[Illustration: “A BULL’S-EYE EVERY TIME!” The expert looking through telescope at target which he has fired at with new guns to test their accuracy. (Courtesy of Winchester Repeating Arms Co.)]
“I must thank you ever so much,” said the boy, turning to the director of the company who had taken so much trouble in showing him around, “it has been one of the most interesting afternoons I have had in all my life. I feel quite as though I had been witnessing the equipping of the world’s armies on the eve of a great war.”
“That would be all right,” said the business manager, “if we were making military rifles, but ninety-five per cent of our work is for sporting purposes.”
“But how about your cartridges?”
“There, perhaps,” Mr. Nebett said, “The Hague tribunal would look askance at us.”
Hamilton had his portfolio under his arm, but at the door he turned.
“How many cartridges do you put out?” he asked.
“Six million a day,” was the reply.
CHAPTER IV
THE BOY LEADER OF A CRUSADE
So long as Hamilton’s work dealt with the larger manufactories of the district he encountered comparatively little trouble, as he knew enough of the desires of the Census Bureau to be able to help those business men whose books did not specifically divide receipts, expenses, and so forth in the same order as the government required. Indeed, he made several very pleasant acquaintanceships during the weeks in New Haven, and it was not until he was “checking up,” going to all the small places that had not been listed, that he really found himself in difficulties. He anticipated trouble with the dressmakers, and consequently his delight was great when he learned that this had been omitted from the census since 1904 because it is a “neighborhood industry.” But the milliners proved just as bad.

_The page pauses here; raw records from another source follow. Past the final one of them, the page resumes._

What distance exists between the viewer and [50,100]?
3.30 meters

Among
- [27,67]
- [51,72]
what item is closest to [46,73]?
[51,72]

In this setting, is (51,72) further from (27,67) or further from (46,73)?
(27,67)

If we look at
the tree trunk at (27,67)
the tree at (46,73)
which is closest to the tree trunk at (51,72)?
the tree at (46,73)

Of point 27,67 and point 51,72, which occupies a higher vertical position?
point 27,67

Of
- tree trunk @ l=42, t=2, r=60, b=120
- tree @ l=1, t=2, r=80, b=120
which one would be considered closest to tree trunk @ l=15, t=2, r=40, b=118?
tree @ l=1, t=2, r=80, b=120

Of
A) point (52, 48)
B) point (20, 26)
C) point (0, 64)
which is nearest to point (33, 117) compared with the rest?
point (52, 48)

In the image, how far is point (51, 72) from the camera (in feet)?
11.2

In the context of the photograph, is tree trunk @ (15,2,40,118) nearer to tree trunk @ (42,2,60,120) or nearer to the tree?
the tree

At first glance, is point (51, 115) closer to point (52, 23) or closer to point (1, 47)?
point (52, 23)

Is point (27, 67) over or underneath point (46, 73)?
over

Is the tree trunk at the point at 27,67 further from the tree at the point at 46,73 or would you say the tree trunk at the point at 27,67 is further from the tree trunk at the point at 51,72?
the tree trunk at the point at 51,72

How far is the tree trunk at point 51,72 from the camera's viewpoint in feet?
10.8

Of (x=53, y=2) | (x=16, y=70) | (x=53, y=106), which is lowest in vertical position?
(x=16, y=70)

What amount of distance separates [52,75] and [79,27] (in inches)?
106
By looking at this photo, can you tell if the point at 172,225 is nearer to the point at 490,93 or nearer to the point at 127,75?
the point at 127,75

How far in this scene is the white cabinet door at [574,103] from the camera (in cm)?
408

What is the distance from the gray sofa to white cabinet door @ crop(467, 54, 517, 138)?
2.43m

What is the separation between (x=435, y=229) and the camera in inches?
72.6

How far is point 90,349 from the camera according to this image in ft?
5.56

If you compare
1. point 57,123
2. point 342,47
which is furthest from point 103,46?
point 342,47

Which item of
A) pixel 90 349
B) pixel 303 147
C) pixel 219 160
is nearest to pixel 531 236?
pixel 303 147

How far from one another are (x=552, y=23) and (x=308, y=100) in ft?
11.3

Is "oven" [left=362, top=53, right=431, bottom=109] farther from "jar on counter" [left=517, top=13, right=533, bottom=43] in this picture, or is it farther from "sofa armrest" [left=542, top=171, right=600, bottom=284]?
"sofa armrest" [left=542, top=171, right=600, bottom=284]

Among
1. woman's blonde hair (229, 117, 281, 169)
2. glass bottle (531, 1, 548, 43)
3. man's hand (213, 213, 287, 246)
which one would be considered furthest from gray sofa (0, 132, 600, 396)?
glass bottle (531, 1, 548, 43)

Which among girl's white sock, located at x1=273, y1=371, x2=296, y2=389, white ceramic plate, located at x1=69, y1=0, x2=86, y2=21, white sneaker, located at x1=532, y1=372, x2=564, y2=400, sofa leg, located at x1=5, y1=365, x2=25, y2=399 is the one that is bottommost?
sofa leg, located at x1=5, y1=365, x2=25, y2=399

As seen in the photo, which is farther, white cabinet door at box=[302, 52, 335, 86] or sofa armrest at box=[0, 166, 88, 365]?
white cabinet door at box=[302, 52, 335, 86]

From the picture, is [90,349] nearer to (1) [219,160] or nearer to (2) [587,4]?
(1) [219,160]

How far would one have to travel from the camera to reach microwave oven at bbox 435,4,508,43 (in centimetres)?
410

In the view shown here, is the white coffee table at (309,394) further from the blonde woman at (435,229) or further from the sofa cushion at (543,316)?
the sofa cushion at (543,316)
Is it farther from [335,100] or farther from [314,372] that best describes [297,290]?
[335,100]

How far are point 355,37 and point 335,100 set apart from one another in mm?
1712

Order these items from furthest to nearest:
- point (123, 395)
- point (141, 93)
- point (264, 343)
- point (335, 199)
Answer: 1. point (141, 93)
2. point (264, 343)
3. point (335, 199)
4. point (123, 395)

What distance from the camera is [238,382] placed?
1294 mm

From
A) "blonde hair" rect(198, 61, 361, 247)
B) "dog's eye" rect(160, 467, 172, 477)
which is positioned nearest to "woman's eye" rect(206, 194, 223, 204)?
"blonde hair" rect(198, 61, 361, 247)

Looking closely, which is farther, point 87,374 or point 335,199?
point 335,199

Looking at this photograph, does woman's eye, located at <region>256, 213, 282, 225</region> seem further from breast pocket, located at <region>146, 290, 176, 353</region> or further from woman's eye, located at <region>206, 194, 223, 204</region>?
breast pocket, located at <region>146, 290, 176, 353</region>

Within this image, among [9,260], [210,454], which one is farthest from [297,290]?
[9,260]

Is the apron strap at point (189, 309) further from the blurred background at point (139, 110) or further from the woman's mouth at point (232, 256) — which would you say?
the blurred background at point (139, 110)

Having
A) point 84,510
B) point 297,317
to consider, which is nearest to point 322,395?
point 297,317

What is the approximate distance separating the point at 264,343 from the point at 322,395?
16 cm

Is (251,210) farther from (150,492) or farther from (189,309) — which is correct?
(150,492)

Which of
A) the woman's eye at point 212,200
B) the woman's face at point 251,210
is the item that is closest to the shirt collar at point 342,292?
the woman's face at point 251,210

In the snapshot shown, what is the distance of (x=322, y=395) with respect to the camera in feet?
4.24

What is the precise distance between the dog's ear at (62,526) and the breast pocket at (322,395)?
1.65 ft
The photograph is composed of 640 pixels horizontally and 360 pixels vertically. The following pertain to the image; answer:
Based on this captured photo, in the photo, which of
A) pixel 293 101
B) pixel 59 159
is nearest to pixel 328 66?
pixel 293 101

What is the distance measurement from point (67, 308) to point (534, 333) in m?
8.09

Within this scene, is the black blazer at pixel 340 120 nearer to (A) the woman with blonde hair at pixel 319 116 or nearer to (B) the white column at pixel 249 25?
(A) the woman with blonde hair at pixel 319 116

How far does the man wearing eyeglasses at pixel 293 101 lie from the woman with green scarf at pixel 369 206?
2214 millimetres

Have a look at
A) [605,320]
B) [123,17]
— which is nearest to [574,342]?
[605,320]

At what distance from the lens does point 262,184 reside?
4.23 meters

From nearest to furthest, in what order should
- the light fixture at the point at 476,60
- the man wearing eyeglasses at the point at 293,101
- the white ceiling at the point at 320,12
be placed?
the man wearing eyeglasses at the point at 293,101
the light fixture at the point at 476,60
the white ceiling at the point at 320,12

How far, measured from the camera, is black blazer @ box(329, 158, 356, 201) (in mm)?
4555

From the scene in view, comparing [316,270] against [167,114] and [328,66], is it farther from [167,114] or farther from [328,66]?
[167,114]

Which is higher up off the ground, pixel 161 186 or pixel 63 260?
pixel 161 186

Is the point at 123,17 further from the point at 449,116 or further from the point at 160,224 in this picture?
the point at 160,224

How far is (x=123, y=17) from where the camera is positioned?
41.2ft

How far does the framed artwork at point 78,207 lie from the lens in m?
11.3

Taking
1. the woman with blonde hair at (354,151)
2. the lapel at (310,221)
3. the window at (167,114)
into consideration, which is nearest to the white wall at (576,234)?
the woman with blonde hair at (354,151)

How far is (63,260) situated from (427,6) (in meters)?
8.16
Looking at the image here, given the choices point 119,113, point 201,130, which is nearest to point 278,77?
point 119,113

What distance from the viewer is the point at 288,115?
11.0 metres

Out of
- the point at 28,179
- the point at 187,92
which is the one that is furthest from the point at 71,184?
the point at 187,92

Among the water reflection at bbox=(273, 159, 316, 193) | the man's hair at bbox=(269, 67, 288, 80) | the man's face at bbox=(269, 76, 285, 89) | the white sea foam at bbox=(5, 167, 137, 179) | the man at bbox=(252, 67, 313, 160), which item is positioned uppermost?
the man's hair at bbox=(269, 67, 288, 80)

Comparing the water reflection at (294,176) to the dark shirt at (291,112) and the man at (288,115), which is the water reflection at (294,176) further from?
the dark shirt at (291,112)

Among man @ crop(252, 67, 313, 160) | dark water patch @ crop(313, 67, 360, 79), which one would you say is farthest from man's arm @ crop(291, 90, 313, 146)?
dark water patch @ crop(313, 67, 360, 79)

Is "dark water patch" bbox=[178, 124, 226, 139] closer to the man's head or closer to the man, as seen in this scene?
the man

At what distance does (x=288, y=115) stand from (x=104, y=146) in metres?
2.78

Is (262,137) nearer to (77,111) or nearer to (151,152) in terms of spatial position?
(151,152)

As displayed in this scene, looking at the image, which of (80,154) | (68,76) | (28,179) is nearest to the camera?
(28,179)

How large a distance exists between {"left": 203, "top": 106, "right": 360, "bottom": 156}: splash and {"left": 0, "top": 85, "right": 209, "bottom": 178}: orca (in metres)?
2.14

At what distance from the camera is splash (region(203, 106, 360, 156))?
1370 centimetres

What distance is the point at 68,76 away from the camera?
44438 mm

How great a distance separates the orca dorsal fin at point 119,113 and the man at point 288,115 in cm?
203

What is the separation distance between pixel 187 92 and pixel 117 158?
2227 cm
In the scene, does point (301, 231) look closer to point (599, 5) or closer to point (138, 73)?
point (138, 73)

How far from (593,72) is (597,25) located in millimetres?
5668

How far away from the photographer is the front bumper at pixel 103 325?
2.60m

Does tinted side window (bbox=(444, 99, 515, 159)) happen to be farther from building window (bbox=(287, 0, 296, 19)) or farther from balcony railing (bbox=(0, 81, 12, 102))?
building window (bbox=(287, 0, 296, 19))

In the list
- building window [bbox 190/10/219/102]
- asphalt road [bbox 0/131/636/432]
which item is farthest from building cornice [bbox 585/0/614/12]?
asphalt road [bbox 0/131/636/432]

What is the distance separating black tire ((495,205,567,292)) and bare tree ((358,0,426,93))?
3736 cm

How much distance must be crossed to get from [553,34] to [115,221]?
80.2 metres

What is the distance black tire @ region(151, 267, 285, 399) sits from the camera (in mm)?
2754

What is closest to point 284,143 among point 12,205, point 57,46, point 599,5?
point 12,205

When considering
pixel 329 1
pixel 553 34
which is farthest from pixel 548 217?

In the first place, Hamilton could not work up any enthusiasm over a millinery establishment, and although he had definite instructions that each one was to be considered as a factory and entered upon the schedules as one, he thought such an idea was stretching the point a little far. Fortunately he had covered a large number of them during the first weeks of the work, visiting the places in the early morning and in the evening when the offices of the larger factories were closed. His worst clash occurred at almost the very last one to which he went.
It was a little after five o’clock, just as it was beginning to get dark, that Hamilton, having ascertained from the Business Telephone Directory the address of a milliner not down on his lists, who did work for wholesale as well as retail trade, went up the steps of a really handsome house, and rang the bell. He did so reluctantly, for there was no plate on the door, and he did not wish to annoy strangers. But the address seemed straight enough.